I have the following struct
struct header {
unsigned int op:16;
unsigned int A:1;
unsigned int B:1;
unsigned int C:1;
unsigned int pad:1;
}
int main() {
struct header a;
printf("size of header is: %lu\n", sizeof(a));
return 0;
}
output is size of header is: 4
If I use __attribute__((__packed__))
struct __attribute__((__packed__)) header {
unsigned int op:16;
unsigned int A:1;
unsigned int B:1;
unsigned int C:1;
unsigned int pad:1;
}
int main() {
struct header a;
printf("size of header is: %lu\n", sizeof(a));
return 0;
}
output is size of header is: 3
Is there a way to avoid the padding to 3 bytes?
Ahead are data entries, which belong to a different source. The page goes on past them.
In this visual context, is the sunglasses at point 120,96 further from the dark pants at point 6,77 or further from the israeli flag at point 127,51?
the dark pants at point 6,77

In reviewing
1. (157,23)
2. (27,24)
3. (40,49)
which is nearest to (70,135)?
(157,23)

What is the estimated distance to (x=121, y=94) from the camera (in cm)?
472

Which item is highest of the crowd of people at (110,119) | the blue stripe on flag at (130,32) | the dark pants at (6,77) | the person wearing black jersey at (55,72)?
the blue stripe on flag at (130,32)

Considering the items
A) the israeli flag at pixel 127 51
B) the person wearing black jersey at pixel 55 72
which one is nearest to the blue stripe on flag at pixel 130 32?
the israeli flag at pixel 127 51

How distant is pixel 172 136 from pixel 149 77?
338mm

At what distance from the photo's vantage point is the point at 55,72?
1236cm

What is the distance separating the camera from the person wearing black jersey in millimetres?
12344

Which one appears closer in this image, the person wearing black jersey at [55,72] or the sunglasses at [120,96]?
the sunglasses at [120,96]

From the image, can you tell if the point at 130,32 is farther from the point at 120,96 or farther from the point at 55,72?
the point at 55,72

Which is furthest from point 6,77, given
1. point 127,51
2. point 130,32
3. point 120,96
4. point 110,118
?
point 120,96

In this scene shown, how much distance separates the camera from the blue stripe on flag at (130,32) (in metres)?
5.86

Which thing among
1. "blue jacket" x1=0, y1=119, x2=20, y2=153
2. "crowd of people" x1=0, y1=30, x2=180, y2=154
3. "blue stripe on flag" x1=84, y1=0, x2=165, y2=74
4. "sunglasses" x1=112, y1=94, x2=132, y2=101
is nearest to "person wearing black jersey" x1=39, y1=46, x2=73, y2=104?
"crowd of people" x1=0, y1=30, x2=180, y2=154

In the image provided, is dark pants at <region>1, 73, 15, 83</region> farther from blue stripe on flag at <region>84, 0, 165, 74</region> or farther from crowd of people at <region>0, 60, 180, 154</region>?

Can I take only the required 20 bits? One of the reason I need this is for converting the struct to a hex number e.g
struct header test1, test2;
test1.op = 1;
test1.A = 0;
test1.B = 1
test1.C = 0;
test1.pad = 0;
test2.op = 1024;
test2.A = 0;
test2.B = 1
test2.C = 1;
test2.pad = 0;
is converted to 0x20001
and 0x60400
respectively and would like to avoid the need to remove the padding if possible
Is it possible to pack a struct in C to size defined by bits
No.
Is there a way to avoid the padding to 3 bytes?
No.
Can I take only the required 20 bits?
No.
The smallest addressable unit is a byte. Everything in C has to be a multiple of a byte.
(Theoretically, you could use a compiler (or re-compile GCC) with a byte having 10 bits, then your struct would take exactly 2 bytes. That would be tedious, non-portable and I would say ridiculous). However, on any modern platform, a byte has 8 bits.